For the last few weeks, we’ve been blogging on the Federal Reserve’s initiative, Investing in America’s Workforce. The initiative identifies the issues employers and employees are facing under the current economic conditions based on conversations each of the Fed regional branches has had with people in their areas. The responsibility of the Fed is to make sure the United States has a strong economic system so for the Fed to address workplace issues when they normally don’t is sending a very strong message that it’s time to do things differently. As the policy analyst from the Boston Fed pointed out, if something isn’t done to address these employer-employee issues, it will impact the entire U.S. economy.
On the website, Investing in America’s Workforce, there is a report with a summary of what was learned from each of the Fed’s regions. What was really surprising wasn’t that each region had their own set of problems but each region was identical to the problems they were facing in regard to employers and employees. Employers were having problems finding workers and workers, especially unskilled workers were having difficulty in finding that quality job we identified in one of the recent blogs.
There were many recommendations in the report including workers should be viewed as an investment instead of a cost and workforce needs and economic development needs need to be more closely aligned. Yet the report neglected to identify what personnel from MIT’s Sloan School for Management and others saw as a significant issue, particularly for unskilled workers, and that was the inability of unions to have influence on worker issues.

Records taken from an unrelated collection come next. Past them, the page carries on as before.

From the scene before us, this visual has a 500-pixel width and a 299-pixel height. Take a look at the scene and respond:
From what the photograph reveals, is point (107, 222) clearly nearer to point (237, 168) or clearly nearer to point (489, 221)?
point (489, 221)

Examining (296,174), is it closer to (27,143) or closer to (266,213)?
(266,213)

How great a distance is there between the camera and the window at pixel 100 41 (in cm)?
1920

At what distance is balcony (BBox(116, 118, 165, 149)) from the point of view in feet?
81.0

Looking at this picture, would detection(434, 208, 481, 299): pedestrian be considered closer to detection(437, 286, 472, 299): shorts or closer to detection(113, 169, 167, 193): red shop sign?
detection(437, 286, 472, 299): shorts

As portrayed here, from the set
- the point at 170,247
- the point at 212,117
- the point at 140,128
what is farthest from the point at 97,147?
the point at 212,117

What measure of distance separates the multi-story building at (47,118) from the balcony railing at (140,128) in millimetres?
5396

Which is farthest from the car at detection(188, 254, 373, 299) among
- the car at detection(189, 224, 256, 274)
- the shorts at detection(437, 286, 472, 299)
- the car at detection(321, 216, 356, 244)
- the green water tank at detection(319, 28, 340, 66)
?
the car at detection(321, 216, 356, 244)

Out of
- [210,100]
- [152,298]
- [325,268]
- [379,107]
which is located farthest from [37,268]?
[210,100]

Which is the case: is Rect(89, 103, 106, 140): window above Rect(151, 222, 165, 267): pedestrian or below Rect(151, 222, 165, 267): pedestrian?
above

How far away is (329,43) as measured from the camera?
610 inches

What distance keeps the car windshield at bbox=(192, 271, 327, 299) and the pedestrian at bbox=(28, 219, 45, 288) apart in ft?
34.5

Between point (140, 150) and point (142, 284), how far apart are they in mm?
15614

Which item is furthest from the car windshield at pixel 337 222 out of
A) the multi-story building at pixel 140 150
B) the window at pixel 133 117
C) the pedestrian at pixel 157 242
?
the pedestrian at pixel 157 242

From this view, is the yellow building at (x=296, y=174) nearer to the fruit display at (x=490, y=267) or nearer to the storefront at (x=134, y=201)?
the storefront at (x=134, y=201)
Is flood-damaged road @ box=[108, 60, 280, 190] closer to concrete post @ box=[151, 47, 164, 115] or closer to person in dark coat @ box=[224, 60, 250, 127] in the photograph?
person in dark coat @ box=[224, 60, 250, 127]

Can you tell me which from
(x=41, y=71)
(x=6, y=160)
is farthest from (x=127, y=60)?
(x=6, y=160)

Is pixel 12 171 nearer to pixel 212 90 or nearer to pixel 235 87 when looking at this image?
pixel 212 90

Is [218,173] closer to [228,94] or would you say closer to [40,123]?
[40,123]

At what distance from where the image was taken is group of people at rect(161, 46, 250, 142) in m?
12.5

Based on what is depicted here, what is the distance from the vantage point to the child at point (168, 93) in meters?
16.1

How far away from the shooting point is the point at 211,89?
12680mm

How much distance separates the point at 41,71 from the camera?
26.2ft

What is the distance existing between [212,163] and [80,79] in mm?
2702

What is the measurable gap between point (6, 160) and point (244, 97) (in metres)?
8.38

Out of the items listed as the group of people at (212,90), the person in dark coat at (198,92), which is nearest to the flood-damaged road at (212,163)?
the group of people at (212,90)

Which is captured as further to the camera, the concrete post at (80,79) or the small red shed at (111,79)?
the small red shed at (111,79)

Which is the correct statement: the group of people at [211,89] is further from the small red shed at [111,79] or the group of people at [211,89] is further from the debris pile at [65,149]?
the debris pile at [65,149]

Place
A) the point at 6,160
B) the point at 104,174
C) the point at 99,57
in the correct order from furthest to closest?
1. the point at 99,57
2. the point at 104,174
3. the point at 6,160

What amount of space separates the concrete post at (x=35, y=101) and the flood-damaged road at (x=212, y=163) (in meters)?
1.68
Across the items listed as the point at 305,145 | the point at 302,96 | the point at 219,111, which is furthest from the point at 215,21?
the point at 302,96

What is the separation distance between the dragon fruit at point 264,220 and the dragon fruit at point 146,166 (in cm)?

They said both automation and globalization have certainly played a role in the decreased size of unions, and because unions don’t have the power they once did, it has caused stagnant wages and benefits and a loss of voice in the workplace.
Another very good and recent example of union struggles is at the Volkswagen plant in Chattanooga, Tennessee. United Auto Workers has tried multiple times to organize the plant. Outside interest groups, politicians and others launched massive attacks against the union which didn’t help the outcome of the vote for the union. The next time UAW tried to organize was with a smaller group of the skilled trades people. That group voted for the union but management refused to recognize the it unless the entire plant voted for the union. That may happen as another attempt is going to be made. Just this last week, UAW filed a petition with the National Labor Relations Board to vote again for plant organization.
The sad part about the Volkswagen plant is the very people who are supposed to be representing ordinary Americans were the ones fighting against better wages for people and creating a workplace voice for them. Volkswagen managers who were familiar with work councils were willing to establish one at their plant so both labor and management could work together to tackle the issues they faced. They, like the companies on the Kansas City Fed website, knew the importance of investing in workers.
Any company, union or non-union, knows providing worker voice helps them be successful. As the policy analyst from the Boston Fed said when workplaces invest in workers they will see greater productivity, decreased turnover and an overall greater return for their profits. The owner of one of the companies we have worked with says the same thing. He’s been able to expand his business and also provides benefits back to the employees through such things as greater financial incentives and increased benefits.
Before we end, let’s reflect on life in America and how it relates to the Fed’s initiative. More jobs are available with the increase of technology. Skilled and unskilled workers alike are able to get a job. Cities are constantly moving and evolving which helps to expand that job creation. It’s a land of equal opportunity as people come to seek refuge from political or religious persecution and escape poverty. Other countries love to invest in the United States because the economy is strong and robust. There are new media outlets that are very popular with people and that’s created its own competition. While all of this sounds like life is wonderful, there are some major underlying issues. Those jobs that are employing so many people are those that don’t pay very much or people have to work long hours and many days to pay bills and feed families. Work environments have become less safe. Workplace accidents are occurring more often. Breaks are almost non-existent in some workplaces. Business owners are unwilling to raise wages and fight off unions. Wealthy individuals appear to be increasing their wealth and political unrest is taking place because of those who have and those who have not.
That description of life in America sounds a lot like America today doesn’t it? It’s not. That was life in America before the 20th century during the so called Gilded Age and by 1895, there was a severe panic in the financial markets. The financial system of the United States was about to collapse. Luckily one person was able to come in to prop it up for a few years before another one occurred.
The question is, do we want that to happen again? We saw what happened during the Great Recession in 2008. Is history repeating itself? Unlike 1895, we now have the Federal Reserve to watch over the economy and the Fed is saying it’s time to change. Are we willing to change our ways and work together to avoid a repeat of history?